Dans le premier épisode, des invités spéciaux traitent du cas du Mexique. Le commentateur politique Jorge Roberto Avilés Vázquez, connu en ligne sous le nom de Callodehacha, explique que le problème ne se cantonne pas aux cartels de la drogue :

Un dato para el presidente Trump: casi la mitad de los vendedores de armas [estadounidenses] dependen de nosotros como clientes. En México, hay armas suficientes para repartir a uno de cada tres hombres […]. Y en la frontera, cada kilómetro hay dos tiendas de armas […] Si tú mezclas una cultura violenta, desigualdad económica y el narcotráfico, esto es lo que nos queda: una montaña de muertos.
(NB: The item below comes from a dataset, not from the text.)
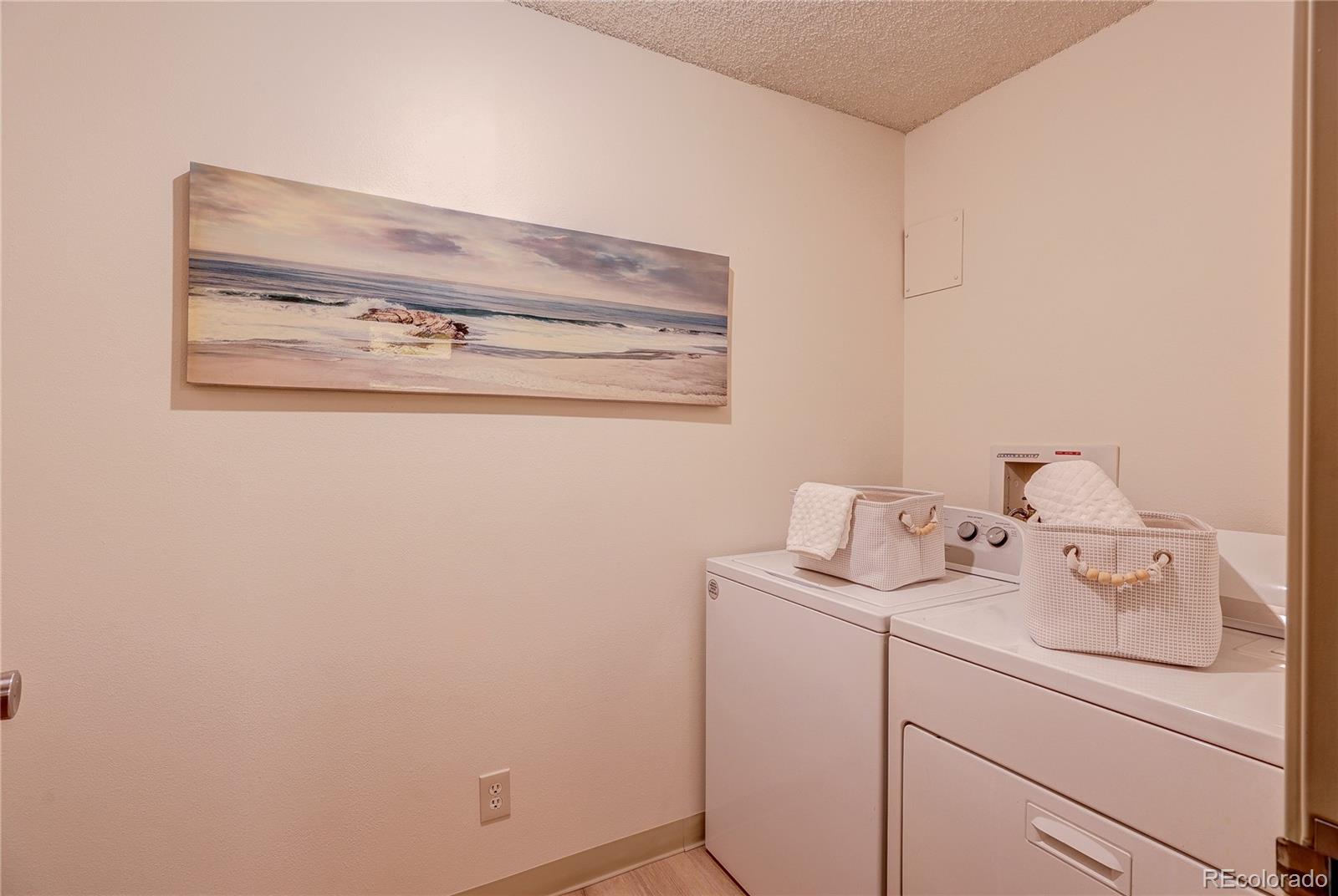 14102 E Linvale Place Aurora CO 80014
Une information pour le président Trump : quasi la moitié des vendeurs d'armes [étasuniens] dépendent de notre clientèle. Au Mexique, il y a assez d'armes pour en distribuer une pour trois hommes. […] A la frontière, il y a deux magasins d'armes au kilomètre. […] Si on mélange une culture de la violence, les inégalités économiques et le narcotrafic, voilà ce que ça donne : une montagne de morts.

Certains épisodes s'attaquent à des aspects spécifiques du phénomène, comme les taux élevés des meurtres de personnes transgenre — l’espérance de vie de cette population dans la région est inférieure à 40 ans — ou aux représentations nocives du trafic et de la consommation de drogue par les médias et l'industrie du divertissement.
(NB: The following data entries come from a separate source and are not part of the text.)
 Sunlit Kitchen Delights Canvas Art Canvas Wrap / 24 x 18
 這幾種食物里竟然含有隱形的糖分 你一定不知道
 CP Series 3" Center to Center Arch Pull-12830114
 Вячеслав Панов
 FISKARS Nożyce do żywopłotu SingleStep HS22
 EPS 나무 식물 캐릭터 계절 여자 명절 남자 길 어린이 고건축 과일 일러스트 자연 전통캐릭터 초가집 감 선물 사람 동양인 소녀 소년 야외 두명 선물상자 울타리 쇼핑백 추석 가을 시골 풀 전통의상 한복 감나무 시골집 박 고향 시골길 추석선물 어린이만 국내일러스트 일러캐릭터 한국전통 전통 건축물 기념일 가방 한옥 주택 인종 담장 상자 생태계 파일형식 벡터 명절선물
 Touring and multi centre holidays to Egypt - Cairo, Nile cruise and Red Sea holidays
Dans un autre épisode, la série zoome sur Medellín, la ville colombienne célèbre pour son cartel de la drogue, mais aussi pour son rétablissement ultérieur, qui s'est traduit par une chute spectaculaire de son taux d'homicides depuis le début des années 2000

Les causes en sont complexes et toutes ne sont pas liées à des initiatives des autorités ou d'individus. Comme l'explique la vidéo, une constellation de facteurs a contribué à la transformation de la ville, faite d'investissements publics, d'engagement de la collectivité et de pactes entre les cartels de la drogue.
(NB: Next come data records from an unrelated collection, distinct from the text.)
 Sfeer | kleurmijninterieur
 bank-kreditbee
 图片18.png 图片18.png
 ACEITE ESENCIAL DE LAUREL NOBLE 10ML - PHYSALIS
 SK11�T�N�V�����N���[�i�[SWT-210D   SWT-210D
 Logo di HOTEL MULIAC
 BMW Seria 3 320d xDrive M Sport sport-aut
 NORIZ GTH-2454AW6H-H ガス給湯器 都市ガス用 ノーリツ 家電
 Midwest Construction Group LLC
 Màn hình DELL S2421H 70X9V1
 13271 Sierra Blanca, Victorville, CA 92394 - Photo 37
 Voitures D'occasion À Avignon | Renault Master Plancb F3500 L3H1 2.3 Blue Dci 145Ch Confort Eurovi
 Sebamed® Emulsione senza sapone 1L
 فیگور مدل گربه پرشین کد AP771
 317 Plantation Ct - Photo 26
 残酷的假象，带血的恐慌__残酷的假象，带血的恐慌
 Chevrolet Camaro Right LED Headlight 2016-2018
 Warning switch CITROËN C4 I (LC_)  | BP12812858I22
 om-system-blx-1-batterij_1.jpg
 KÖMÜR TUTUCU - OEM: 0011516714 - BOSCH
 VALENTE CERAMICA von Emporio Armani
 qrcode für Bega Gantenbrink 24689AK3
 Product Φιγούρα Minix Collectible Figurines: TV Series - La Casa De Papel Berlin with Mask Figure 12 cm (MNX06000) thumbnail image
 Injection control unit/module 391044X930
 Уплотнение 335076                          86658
Dans cet épisode, artistes et leaders communautaires décrivent, avec leur expérience directe, les effets à long terme des projets artistiques et éducatifs dans leurs quartiers.

Daniela Arbeláez, du centre socio-culturel Casa de las estrategias (en espagnol, maison des stratégies), voit les choses ainsi :

… Nos hemos hecho muy muy duros frente a el tema de la violencia. [Llegamos a hacernos sentir] que no está pasando nada […Nos decimos] “eso es de esta cuadra para allá, no preguntemos, yo a esa cuadra no voy”. “No, se están matando entre ellos, pero yo no soy ellos”. Y los toques de queda, que es encerrar a la gente. Eso lo hacen las bandas ilegales, pero también en muchos momentos los ha hecho el Estado. Eso a mi me parece falta de creatividad, porque el Estado se está equiparando con [los métodos del crimen] y no con los procesos de base comunitaria […], que responden a otras cosas, a pasiones de las personas […a la necesidad de tener] lugares para enamorarse, maneras fáciles de salir del barrio, entrar… y recorrer toda la ciudad…

Nous nous sommes durcis sur le sujet de la violence. [Nous en sommes venus au sentiment] qu'il ne se passe rien. [Nous nous disons] “c'est arrivé dans ce bloc, pas dans celui-ci, ne posons pas de questions, je ne vais pas là-bas”. “Non, ils se tuent entre eux, je ne suis pas des leurs”. Et il y a les couvre-feu, qui revient à enfermer les gens chez eux. Ce sont les gangs qui les imposent, mais souvent, l’État le fait aussi. Ça me paraît un tel manque d'imagination, parce que l’État se fait l'égal [des méthodes des gangs du crime] au lieu des procédures collectives de base, […], [qui] répondent à d'autres choses, aux passions des personnes, [le besoin d'avoir] des lieux pour tomber amoureux, ou d'entrer et sortir facilement du quartier, de parcourir toute la ville…

D'autres vidéos explorer le cas du Venezuela, pris en ce moment dans les rets d'une inextricable crise politique et économique, L'Amérique centrale, avec son complexe problème de gangs, ou le rôle du système carcéral dans la violence et la criminalité urbaine.